Definition of LBP = 1.0 mg/cm2, but the requirements apply even if lesser amounts of lead are in the paint. The employer is responsible for assuring that the requirements are met. This can be done by air monitoring (not practical except for large commercial projects), or through a Negative Exposure Assessment (NEA). Here's how an NEA works:
IF experience has shown that performing "Work Practice A" on a surface with X mg/cm2 lead produces an airborne lead level of Y ug/m3,
THEN doing the same work on a surface with Z mg/cm2 lead should produce proportionately more or less airborne lead, i.e. (Z / X) * Y ug/m3.
The National Association of Homebuilders and others have data that may be useful, but be warned that an NEA is only valid if your work practices are identical to those used in compiling the data, and that the burden of proof is on you, the employer. OSHA expects you to hire an industrial hygienist to perform measurements on your own crews.
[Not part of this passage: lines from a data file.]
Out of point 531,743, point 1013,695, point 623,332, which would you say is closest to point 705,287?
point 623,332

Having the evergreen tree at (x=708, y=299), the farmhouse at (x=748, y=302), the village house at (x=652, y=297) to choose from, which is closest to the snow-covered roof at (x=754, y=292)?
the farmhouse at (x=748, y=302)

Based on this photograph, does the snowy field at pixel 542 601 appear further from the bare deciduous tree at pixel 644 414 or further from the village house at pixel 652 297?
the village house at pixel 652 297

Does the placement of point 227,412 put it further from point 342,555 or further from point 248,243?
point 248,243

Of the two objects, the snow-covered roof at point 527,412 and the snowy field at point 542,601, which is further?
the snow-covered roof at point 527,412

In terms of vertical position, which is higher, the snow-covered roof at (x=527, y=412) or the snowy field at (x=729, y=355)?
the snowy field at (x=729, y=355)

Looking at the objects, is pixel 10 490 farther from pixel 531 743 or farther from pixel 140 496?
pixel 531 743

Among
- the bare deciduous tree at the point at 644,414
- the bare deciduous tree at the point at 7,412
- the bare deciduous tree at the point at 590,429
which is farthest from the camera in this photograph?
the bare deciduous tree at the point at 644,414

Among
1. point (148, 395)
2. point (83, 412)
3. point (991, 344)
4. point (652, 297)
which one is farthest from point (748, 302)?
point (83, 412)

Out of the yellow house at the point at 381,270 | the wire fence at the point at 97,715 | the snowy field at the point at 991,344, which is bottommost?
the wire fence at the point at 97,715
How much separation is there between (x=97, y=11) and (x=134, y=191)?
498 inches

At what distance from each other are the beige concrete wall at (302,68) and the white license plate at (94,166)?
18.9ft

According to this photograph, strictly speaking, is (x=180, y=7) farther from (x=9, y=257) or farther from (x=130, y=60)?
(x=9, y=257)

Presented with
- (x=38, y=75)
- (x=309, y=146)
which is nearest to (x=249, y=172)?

Presumption that PEL (and therefore AL also) is exceeded if LBP is present:
- Manual demolition
- Manual scraping/sanding
- Heat guns
- Power tool cleaning
If a worker is ever exposed to the AL, employer must provide:
- Annual training
- Medical surveillance
Until/unless employer proves that PEL is not exceeded, employer must provide:
- Free respiratory protection (note: elaborate rules!)
- Free protective clothing at least once/week
- Clothes changing area
- Handwash facilities, and shower "if feasible"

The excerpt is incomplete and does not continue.